Reading passage »

Doctors will no longer always have to get permission from a judge to turn off a patient’s life support.
It comes after a legal ruling about a man in a vegetative state, who was unlikely to ever regain consciousness.
The 52-year-old financial analyst, named only as Mr Y, had a cardiac arrest in June 2017 which led to him entering a prolonged disorder of consciousness (PDOC).
Doctors said he was unlikely to ever wake up, but that if he did he would have profound cognitive and physical disabilities and would always be dependent on others.
He had not left any instructions about wanting to refuse treatment, but his family said he would not want to be kept alive given his poor prognosis.
Doctors agreed that it would be in his best interests for clinically assisted nutrition and hydration (CANH) to be withdrawn, meaning he would die within two to three weeks.
Usually, they would need permission from a judge to take a patient off life support.
However, in November 2017, a High Court judge said going to court was not necessary in brain injury cases like this, if both his family and specialists agreed.
She gave permission for an appeal by the Official Solicitor – who represents people who lack capacity – and CANH was provided in the meantime.

[Items from a data source]
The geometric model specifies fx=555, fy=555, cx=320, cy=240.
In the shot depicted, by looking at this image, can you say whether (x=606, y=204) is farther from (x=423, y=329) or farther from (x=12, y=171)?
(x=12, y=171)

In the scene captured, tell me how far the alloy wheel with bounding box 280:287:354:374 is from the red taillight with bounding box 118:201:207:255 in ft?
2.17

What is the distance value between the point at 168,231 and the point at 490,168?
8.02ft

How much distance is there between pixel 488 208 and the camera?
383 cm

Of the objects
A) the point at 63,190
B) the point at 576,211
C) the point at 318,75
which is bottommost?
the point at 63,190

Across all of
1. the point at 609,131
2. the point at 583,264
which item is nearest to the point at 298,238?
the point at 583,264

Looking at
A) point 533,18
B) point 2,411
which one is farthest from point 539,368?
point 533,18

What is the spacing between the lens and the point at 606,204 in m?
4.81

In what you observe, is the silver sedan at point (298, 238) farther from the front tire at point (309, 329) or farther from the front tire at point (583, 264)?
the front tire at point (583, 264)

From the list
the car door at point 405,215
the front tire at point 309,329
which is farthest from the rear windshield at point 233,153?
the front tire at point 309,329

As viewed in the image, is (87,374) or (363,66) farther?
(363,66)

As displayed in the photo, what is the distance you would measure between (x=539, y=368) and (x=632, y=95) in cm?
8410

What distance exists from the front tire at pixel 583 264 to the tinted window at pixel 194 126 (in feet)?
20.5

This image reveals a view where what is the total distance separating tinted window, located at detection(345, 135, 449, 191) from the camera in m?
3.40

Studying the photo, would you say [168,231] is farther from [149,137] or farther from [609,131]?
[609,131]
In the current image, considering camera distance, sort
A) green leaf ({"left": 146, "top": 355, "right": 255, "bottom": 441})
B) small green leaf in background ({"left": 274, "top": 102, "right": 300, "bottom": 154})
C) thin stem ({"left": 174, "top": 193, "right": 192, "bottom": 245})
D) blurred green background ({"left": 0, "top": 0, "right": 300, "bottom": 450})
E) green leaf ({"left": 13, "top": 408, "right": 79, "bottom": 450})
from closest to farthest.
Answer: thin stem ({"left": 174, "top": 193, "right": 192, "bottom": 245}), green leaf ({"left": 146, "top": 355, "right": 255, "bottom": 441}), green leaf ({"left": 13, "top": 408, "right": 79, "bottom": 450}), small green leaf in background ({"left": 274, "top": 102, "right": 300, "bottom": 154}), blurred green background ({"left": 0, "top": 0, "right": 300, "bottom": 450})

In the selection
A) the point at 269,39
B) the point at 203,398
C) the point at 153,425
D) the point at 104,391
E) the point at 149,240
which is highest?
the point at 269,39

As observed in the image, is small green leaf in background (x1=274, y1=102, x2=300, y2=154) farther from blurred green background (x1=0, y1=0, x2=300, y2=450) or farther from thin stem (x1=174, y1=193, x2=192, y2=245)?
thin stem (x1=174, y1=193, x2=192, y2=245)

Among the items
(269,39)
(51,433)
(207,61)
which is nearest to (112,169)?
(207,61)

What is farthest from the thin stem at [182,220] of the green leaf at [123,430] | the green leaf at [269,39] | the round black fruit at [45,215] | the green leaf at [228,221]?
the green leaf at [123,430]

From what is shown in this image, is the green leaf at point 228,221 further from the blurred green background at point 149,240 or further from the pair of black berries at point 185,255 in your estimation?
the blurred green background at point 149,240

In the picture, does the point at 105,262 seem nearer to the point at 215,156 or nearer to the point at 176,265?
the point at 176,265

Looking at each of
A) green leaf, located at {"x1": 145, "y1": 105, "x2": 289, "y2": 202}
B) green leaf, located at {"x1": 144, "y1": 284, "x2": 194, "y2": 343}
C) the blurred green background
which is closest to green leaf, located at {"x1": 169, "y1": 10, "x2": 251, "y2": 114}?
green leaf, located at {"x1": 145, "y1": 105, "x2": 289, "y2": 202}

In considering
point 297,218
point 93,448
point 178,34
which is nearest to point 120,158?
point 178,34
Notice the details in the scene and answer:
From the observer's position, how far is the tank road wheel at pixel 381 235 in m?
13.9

Required tasks »
1) From the article on withdrawing life support, output the passage from "He had not left" up to and including "off life support.".
2) Decide whether each statement agrees with the article on withdrawing life support. Answer yes or no for each, quoting the words of the article that decide it.
(a) Mr Y was 52 years old.
(b) Mr Y had left instructions saying he wanted to refuse treatment.
(c) CANH was withdrawn while the appeal went ahead.
3) According to the article on withdrawing life support, whom does the Official Solicitor represent?

Answers per task »
1)
He had not left any instructions about wanting to refuse treatment, but his family said he would not want to be kept alive given his poor prognosis.
Doctors agreed that it would be in his best interests for clinically assisted nutrition and hydration (CANH) to be withdrawn, meaning he would die within two to three weeks.
Usually, they would need permission from a judge to take a patient off life support.

2)
(a) Yes: "The 52-year-old financial analyst, named only as Mr Y"
(b) No: "He had not left any instructions about wanting to refuse treatment"
(c) No: "CANH was provided in the meantime"

3) People who lack capacity.